One of China’s wandering elephants is returned to reserve

BEIJING — One member of a group of elephants that left a nature reserve and wandered close to cities in China’s southwest has been tranquilized and returned to the reserve after leaving the herd.

The elephants attracted nationwide attention after they left the reserve in Yunnan province last year and walked more than 300 miles north. They reached the outskirts of Kunming, a major city, before turning south again, but still are far from the reserve.

A lone male elephant that left the herd more than a month ago was captured Wednesday near the city of Yuxi and sent back to the Xishuangbanna National Nature Reserve, about 280 kilometers (175 miles) away, according to the government.

The 10-year-old, 1.8-ton elephant had stayed near populated areas since Monday, prompting the decision to send it back to the reserve to reduce the risk to the public.

The elephant was tranquilized with a blow dart, put in a cage and taken home by truck, the government newspaper China Daily reported. It appeared healthy and had no injuries, the Yunnan government said in a social media post.

“As an Asian elephant that’s only 10 years old, it will encounter unpredictable difficulties for survival,” said Chen Mingyong, an elephant expert at Yunnan University, in a government statement.

The herd was 16 elephants when it left the reserve. Two returned on their own and a baby was born during the walk.

Authorities say the remaining group of six female and three male adults, two juveniles and three calves appear to be healthy.

More than 200 people with 20 drones and dozens of vehicles are tracking the elephants.

Authorities have closed roads to allow them to cross and told residents to stay indoors if they walk through villages. Tons of food has been used to lure them away from populated areas.

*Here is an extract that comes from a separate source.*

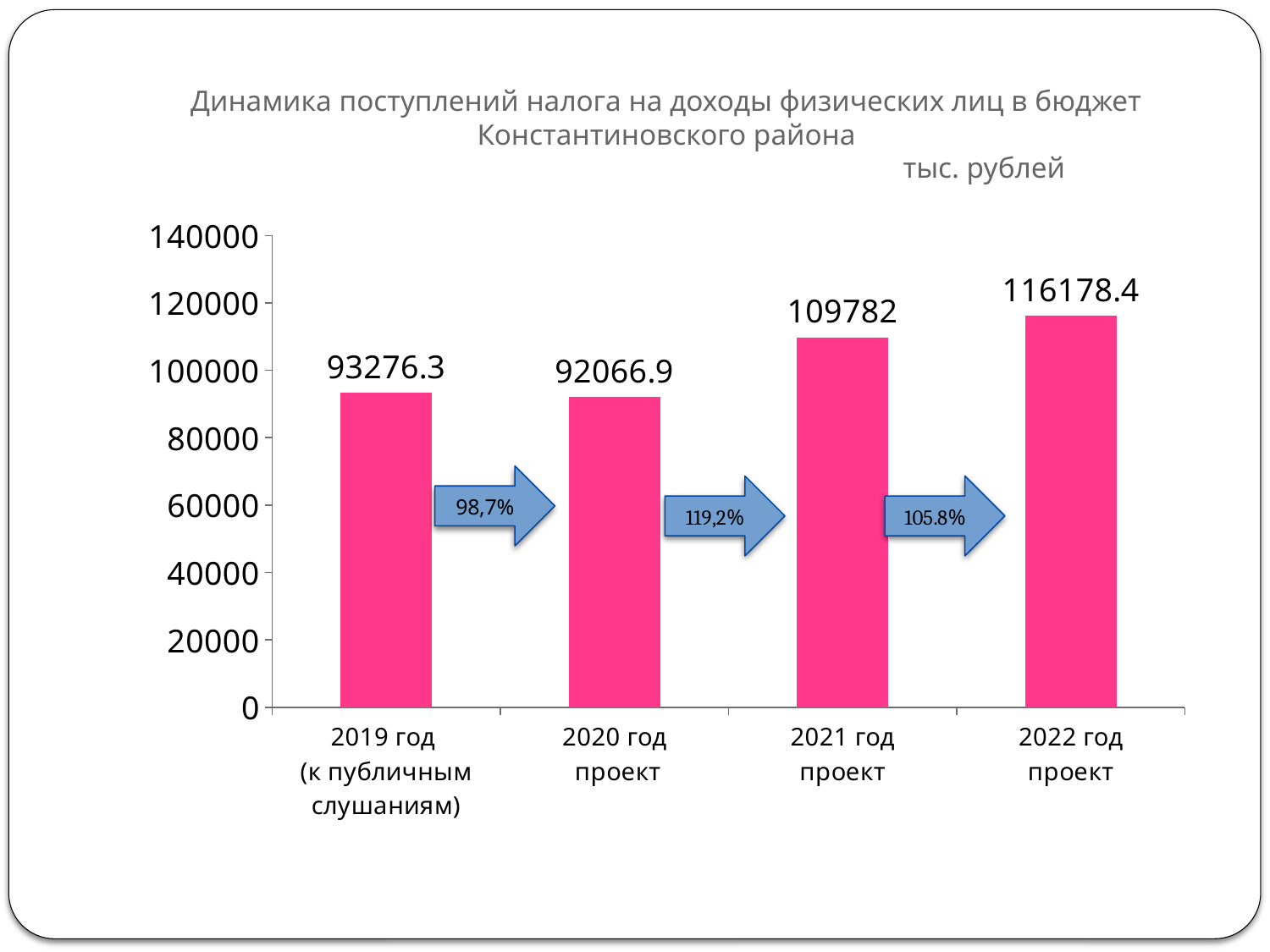
What is the value for 2022 год проект? 116178.4 What kind of chart is shown on the slide? bar chart What is the value for 2019 год (к публичным слушаниям)? 93276.3 Which year has the highest value? 2022 год проект What is the value for 2021 год проект? 109782 How many bars are shown in the chart? 4 What is the value for 2020 год проект? 92066.9 Which is larger, the value for 2019 год or the value for 2020 год? 2019 год Is the value for 2021 год проект greater or less than 100000? greater What is the difference between the values for 2022 год проект and 2021 год проект? 6396.4 Which year has the lowest value? 2020 год проект What is the difference between the values for 2021 год проект and 2020 год проект? 17715.1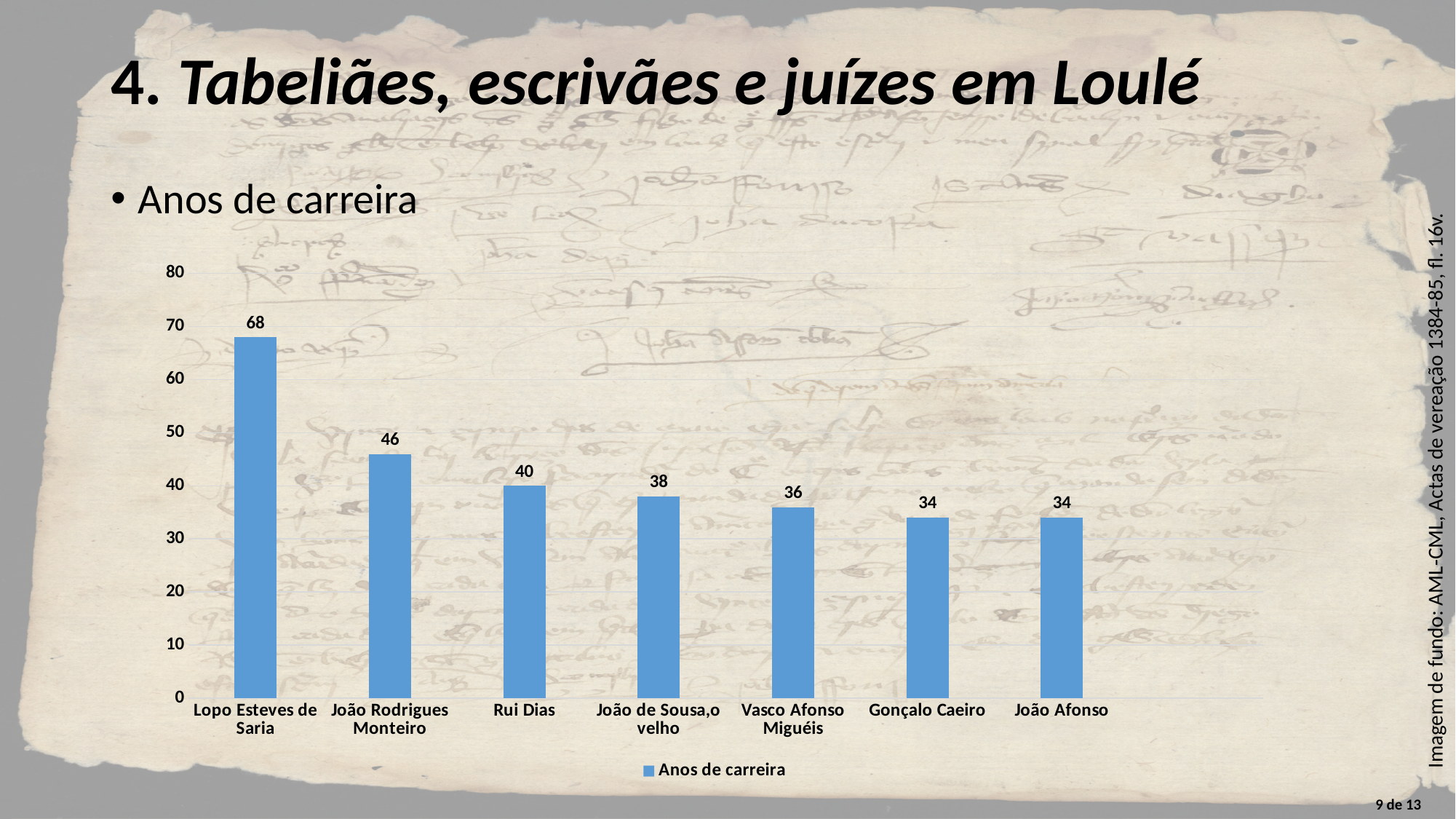
Which is larger, the value for João Rodrigues Monteiro or the value for Gonçalo Caeiro? João Rodrigues Monteiro What is the value for Vasco Afonso Miguéis? 36 Is the value for João Afonso greater or less than 40? less What is the value for Lopo Esteves de Saria? 68 What kind of chart is shown on the slide? bar chart What is the name of the series shown in the legend? Anos de carreira Which category has the highest value? Lopo Esteves de Saria What is the value for Rui Dias? 40 How many categories are shown on the x axis? 7 What is the difference between the values for Rui Dias and João de Sousa,o velho? 2 How many series does the legend list? 1 What is the difference between the values for Lopo Esteves de Saria and João Rodrigues Monteiro? 22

State TV carries updates on the elephants several times a day and they are among popular topics on social media.

The topic “#Lone elephant was captured and returned home#” on the Sina Weibo microblog service was viewed more than 15.8 million times on Wednesday and Thursday. A compilation of video clips posted online by the Communist Party newspaper People’s Daily was reposted 1,200 times.

The elephants have damaged crops but no injuries have been reported.

As of June 28, residents reported losses of 6 million yuan ($950,000), according to the Yunnan Office of the China Banking and Insurance Regulatory Commission.